# start of EXTRACT TO READ
Law 2639/1998, passed in August 1998 (GR9808187N) with the general aim of introducing structural changes in the labour market, has (in Article 4) for the first time provided a legal framework for concluding "local employment agreements". The framework came into force on 2 September 1998. However, preparations for promotion of these local development and employment initiatives had already begun to evolve in practice long before the law came into effect.
Scope and purpose
Local employment agreements (TSA s) are part of a wider endeavour to deal with unemployment and develop depressed areas of Greece. Their objective is to improve vulnerable areas of the country, especially regions or prefectures which show severe problems of unemployment and/or a drop in the level of the active population. TSAs involve programmes aimed at promoting employment in viable, competitive activities, at combating unemployment and at creating new jobs. In particular, TSAs may concern:
measures to secure and develop employment in general, and for specific vulnerable population groups in particular (young and long-term unemployed people, women);
measures to develop the education and training sector, with the basic objective of linking it to the needs of local production; and
actions to boost employment in the framework of national and European Community support for small and medium-sized enterprises and other investment activities.
TSAs can be financed either with national resources or with Community funds, particularly by making use of available Regional Operational Programme resources, but also with private capital.
Parties to the agreements
According to the law, the contracting parties for TSAs are:
bodies at all levels of the public sector and local government, or local associations of municipalities and communes; and
social partner organisations as defined in the law regarding the composition of the Economic and Social Committee (OKE). However, participation of trade union organisations is not a prerogative for concluding a TSA. Only when a TSA contains labour clauses must the most representative labour centre in the area affected by the TSA take part in concluding it, so as to ensure its effectiveness.
The law makes no mention whatsoever of the specific procedure to be followed in drawing up TSAs. Thus the procedure to be followed in each instance is a matter for ad hoc agreements between the parties who take part in drafting and signing the specific TSA.
Content of TSAs
The law refers to the content of the special collective agreements constituting the TSAs in a general way as "performance of a specific task or a specific activity of an economic, social or cultural nature". In the TSA operational plans drawn up to date, various actions are specified which refer, for example (as in the draft TSAs for Achaia and Kozani Prefectures), to: the creation of cooperative enterprises; undertakings to provide social services (guarding of schools, protection of students, creation of school lunchrooms, help for working parents, care and creative activities for people with special needs, etc); production of educational material; training of teachers in computer use; development of aerial sports; restoration of traditional settlements; restoration of public and private communal spaces; waste management; and conversion of abandoned schools into hostels.
# end of EXTRACT TO READ
# start of GIVEN DATA
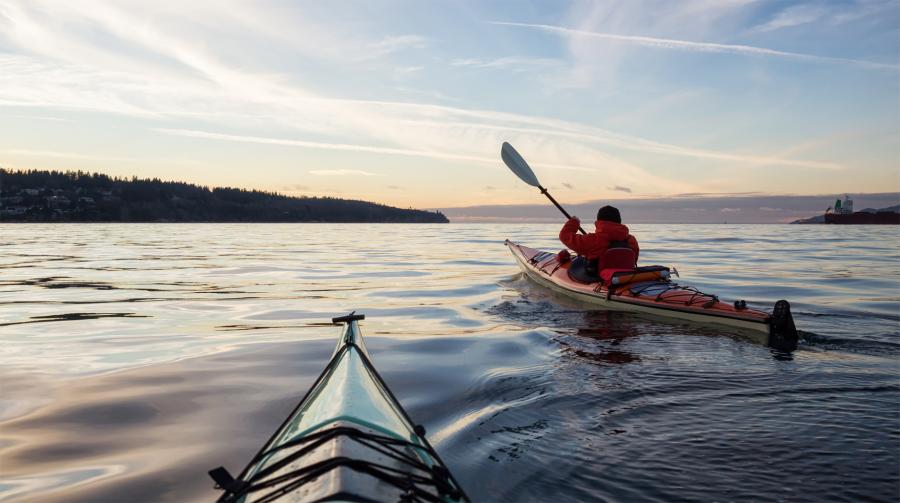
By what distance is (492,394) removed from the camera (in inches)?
196

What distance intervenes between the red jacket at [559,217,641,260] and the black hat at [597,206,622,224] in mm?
71

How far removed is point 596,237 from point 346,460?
27.4ft

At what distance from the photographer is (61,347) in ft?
22.3

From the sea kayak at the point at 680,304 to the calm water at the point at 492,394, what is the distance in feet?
1.14

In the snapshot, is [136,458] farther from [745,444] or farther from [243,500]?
[745,444]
# end of GIVEN DATA
**TO DO:** In the text on Greek local employment agreements, on what date did the legal framework for these agreements come into force? The records are separate material with no connection to the text on Greek local employment agreements.

**EXERCISE RESULT:** 2 September 1998.